Arnold himself seems to be the reason for a lot of the excitement
that heralded flying saucers. Stories of odd incidents that occur in
this world are continually being reported by newspapers, but never on
the scale of the first UFO report. Occasional stories of the
"Himalayan snowmen," or the "Malayan monsters," rate only a few
inches or a column on the back pages of newspapers. Arnold's story,
if it didn't make the headlines, at least made the front page. I had
the reason for this explained to me one day when I was investigating
a series of UFO reports in California in the spring of 1952.
I was making my headquarters at an air base where a fighter-bomber
wing was stationed. Through a mutual friend I met one of the fighter-
bomber pilots who had known Arnold. In civilian life the pilot was a
newspaper reporter and had worked on the original Arnold story. He
told me that when the story first broke all the newspaper editors in
the area were thoroughly convinced that the incident was a hoax, and
that they intended to write the story as such. The more they dug into
the facts, however, and into Arnold's reputation, the more it
appeared that he was telling the truth. Besides having an
unquestionable character, he was an excellent mountain pilot, and
mountain pilots are a breed of men who know every nook and cranny of
the mountains in their area. The most fantastic part of Arnold's
story had been the 1,700-miles-per-hour speed computed from Arnold's
timing the objects between two landmarks. "When Arnold told us how he
computed the speed," my chance acquaintance told me, "we all put a
lot of faith in his story." He went on to say that when the editors
found out that they were wrong about the hoax, they did a complete
about-face, and were very much impressed by the story. This
enthusiasm spread, and since the Air Force so quickly denied
ownership of the objects, all of the facts built up into a story so
unique that papers all over the world gave it front-page space.
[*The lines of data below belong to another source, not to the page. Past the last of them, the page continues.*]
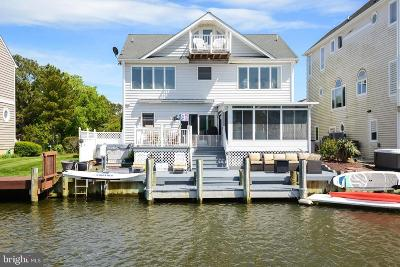 Ocean City Single Family Home For Sale: 13474 Madison Avenue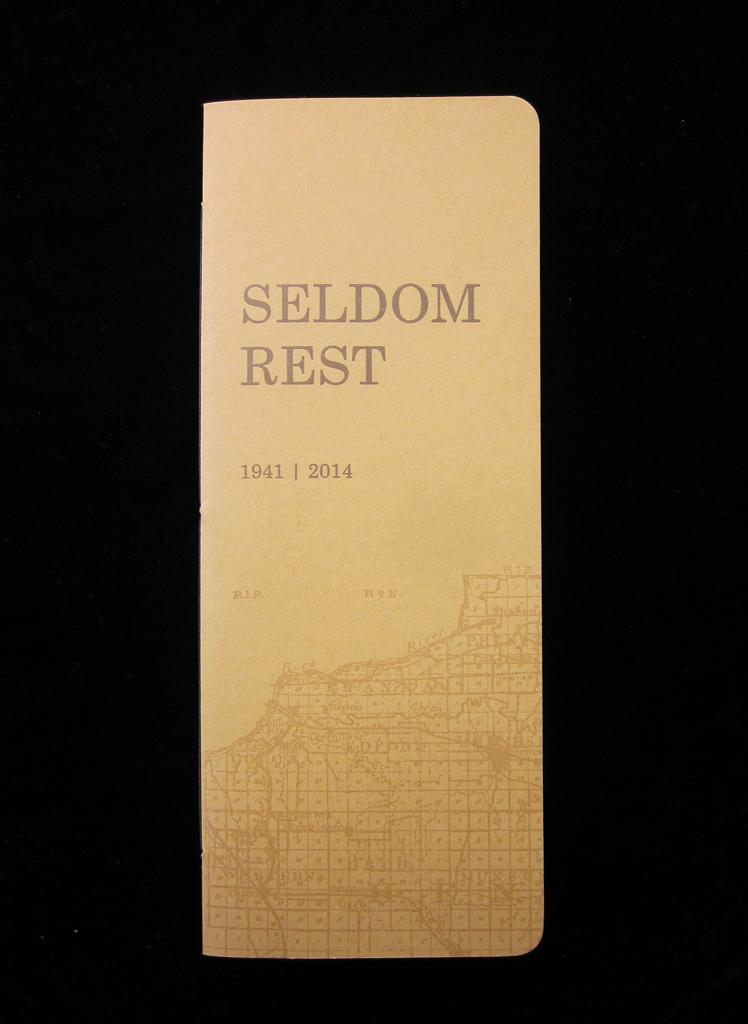 seldom-rest5.jpg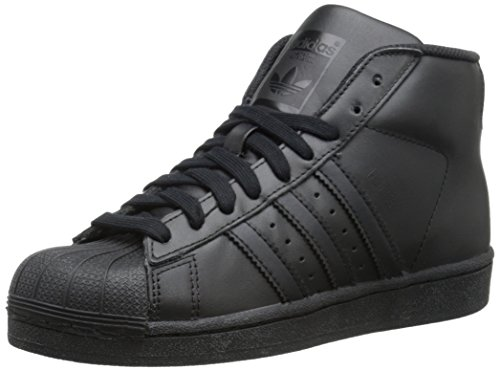 adidas Originals Pro Model J Fashion Sneaker (Big Kid), Black/Black/Black, 6 M US Big Kid (Pro Leather Sneaker)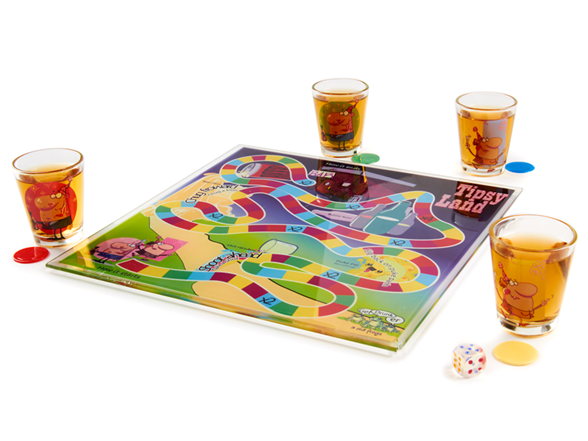 how to play tipsy land board game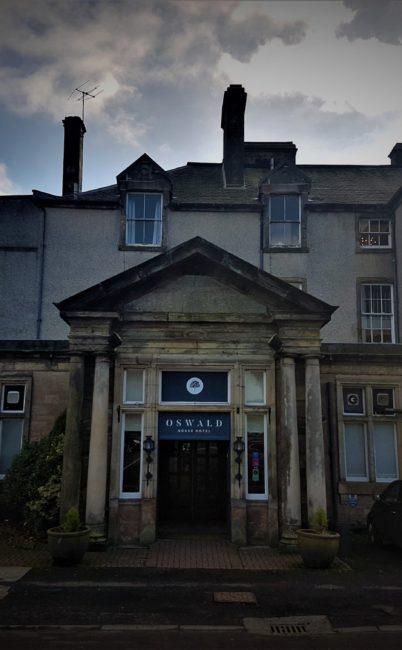 Oswald house (Formally Dunnikier House) Kirkcaldy, Scotland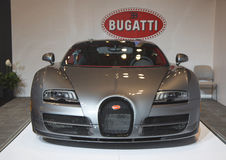 Bugatti Veyron 16.4 luxury sport car Royalty Free Stock Photography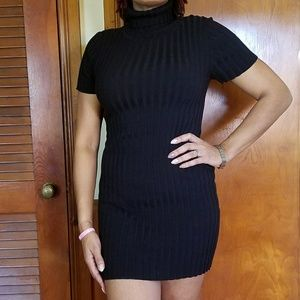 Dresses & Skirts - Black turtle neck dress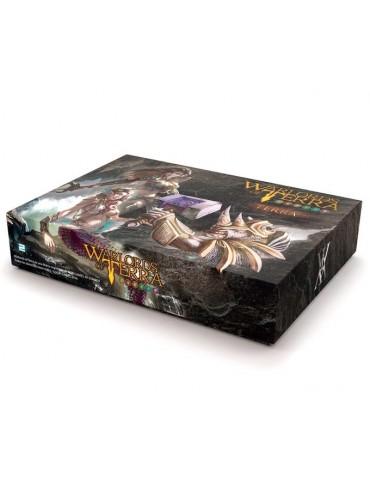 Warlords of Terra: Pack de...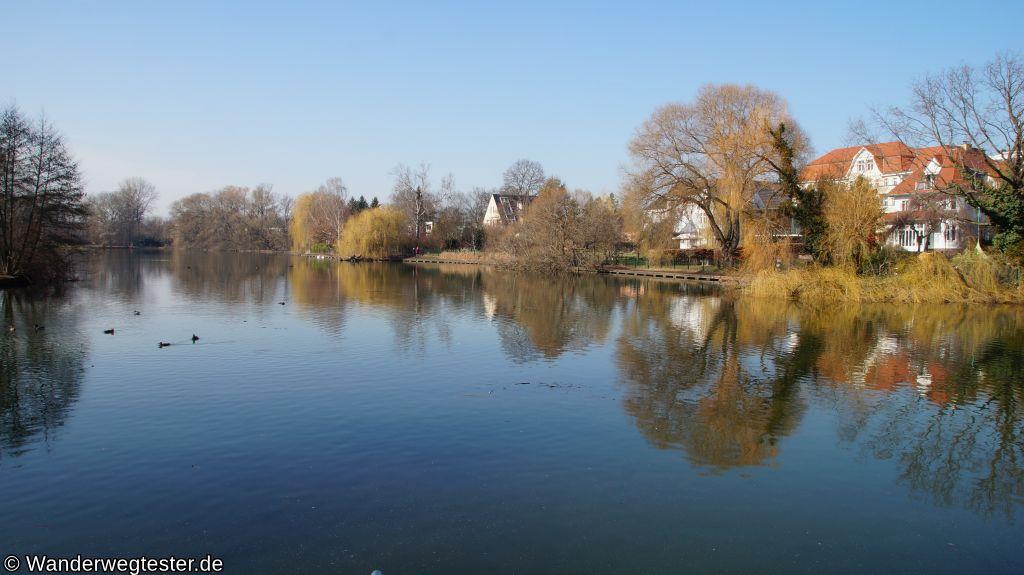 3-Seen-Wanderung in Lichtenberg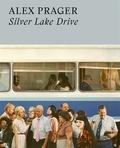 Alex Prager - Alex Prager, silver lake drive.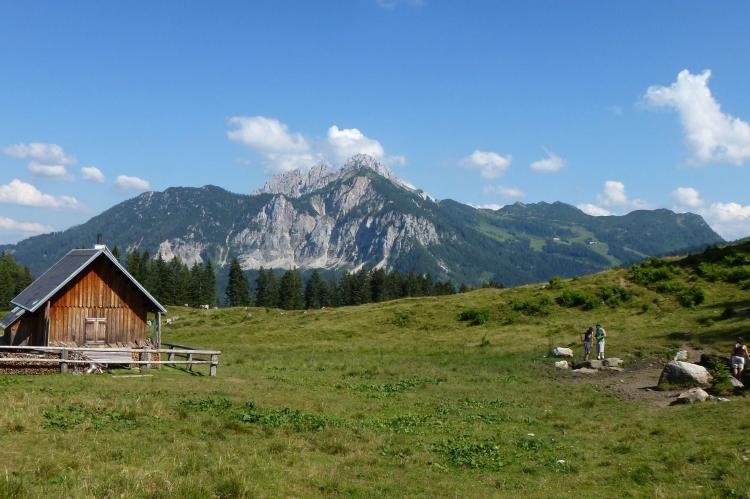 Holiday homeAustria - Carinthia: Dieter  [21]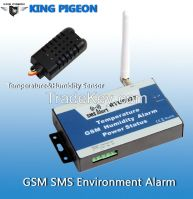 GSM SMS Temperature Monitoring Alarm RTU5023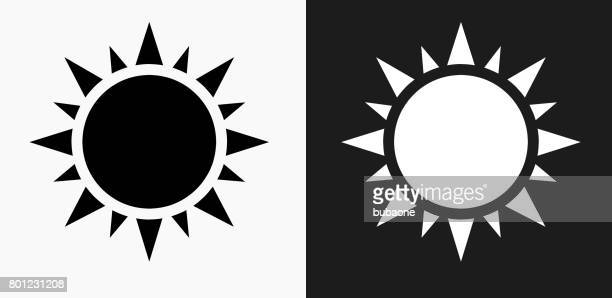 Sun Icon on Black and White Vector Backgrounds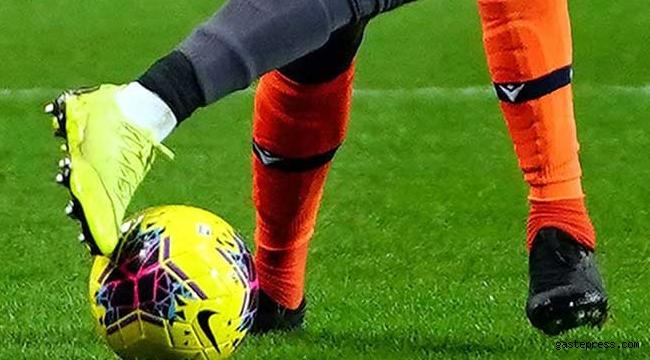 Süper Lig'de maçlar Haziran ayında başlayacak!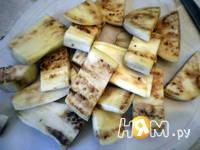 Приготовление фаршированной говядины фламбе: шаг 1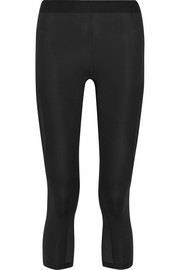 Nike Hypercool Dri-FIT stretch leggings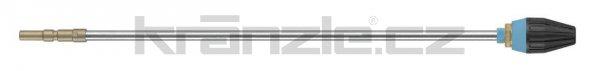 Kränzle nástavec s rotační keramickou bodovou tryskou 05, 500 mm (D12)
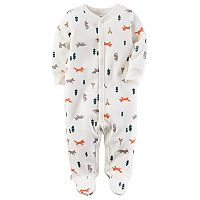 Baby Boy Carter's Fox & Trees Sleep & Play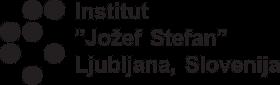 Inštitut Jožef Stefan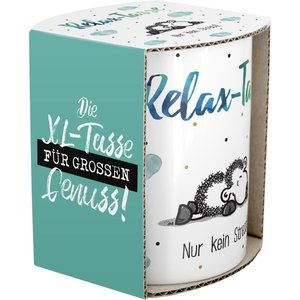 Sheepworld 45755 XL-Tasse Relax-Tasse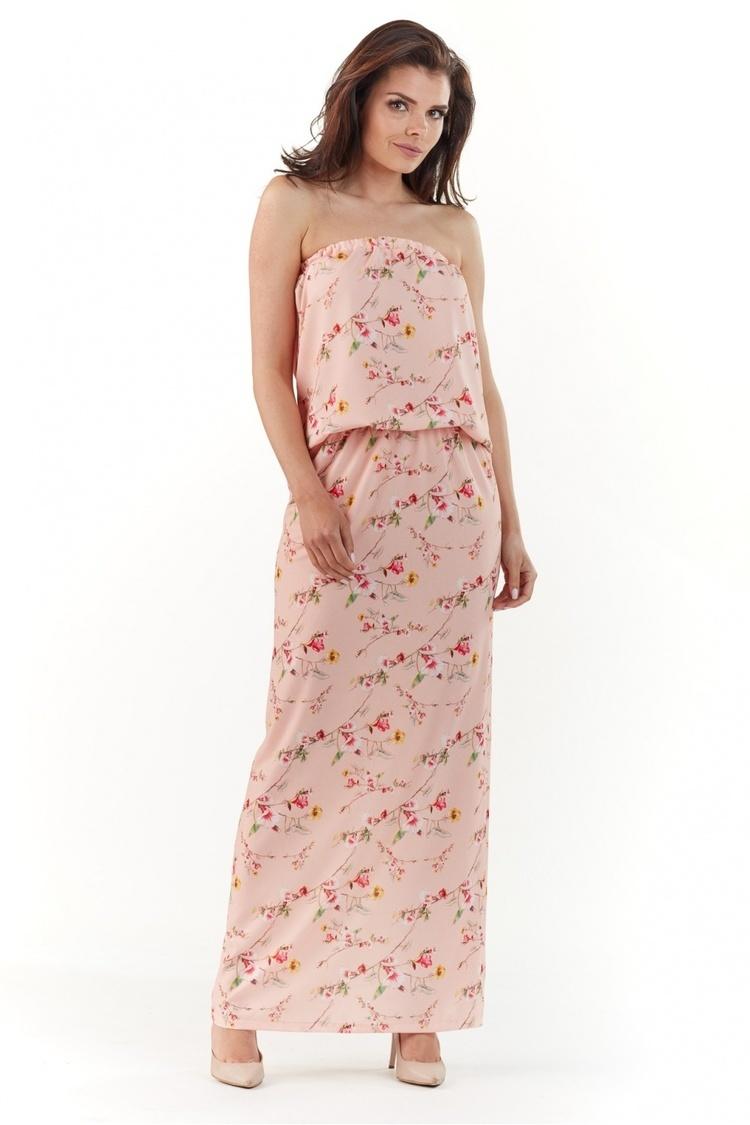 Sukienka Model A219 Light Pink - awama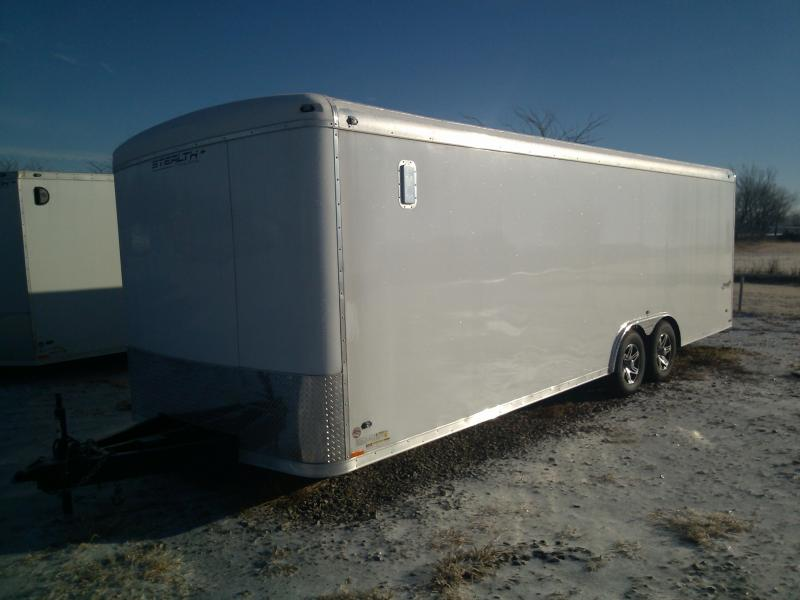 2015 Stealth Trailers Intruder Cargo / Enclosed Trailer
There was an old theory that maybe Arnold had seen wind whipping
snow along the mountain ridges, so I asked about this. I got a flat
"Impossible." My expert on the early Arnold era said, "I've lived in
the Pacific Northwest many years and have flown in the area for
hundreds of hours. It's impossible to get powder snow low in the
mountains in June. Personally, I believe Arnold saw some kind of
aircraft and they weren't from this earth." He went on to tell me
about two other very similar sightings that had happened the day
after Arnold saw the nine disks. He knew the people who made these
sightings and said that they weren't the kind to go off "half
cocked." He offered to get a T-6 and fly me up to Boise to talk to
them since they had never made a report to the military, but I had to
return to Dayton so I declined.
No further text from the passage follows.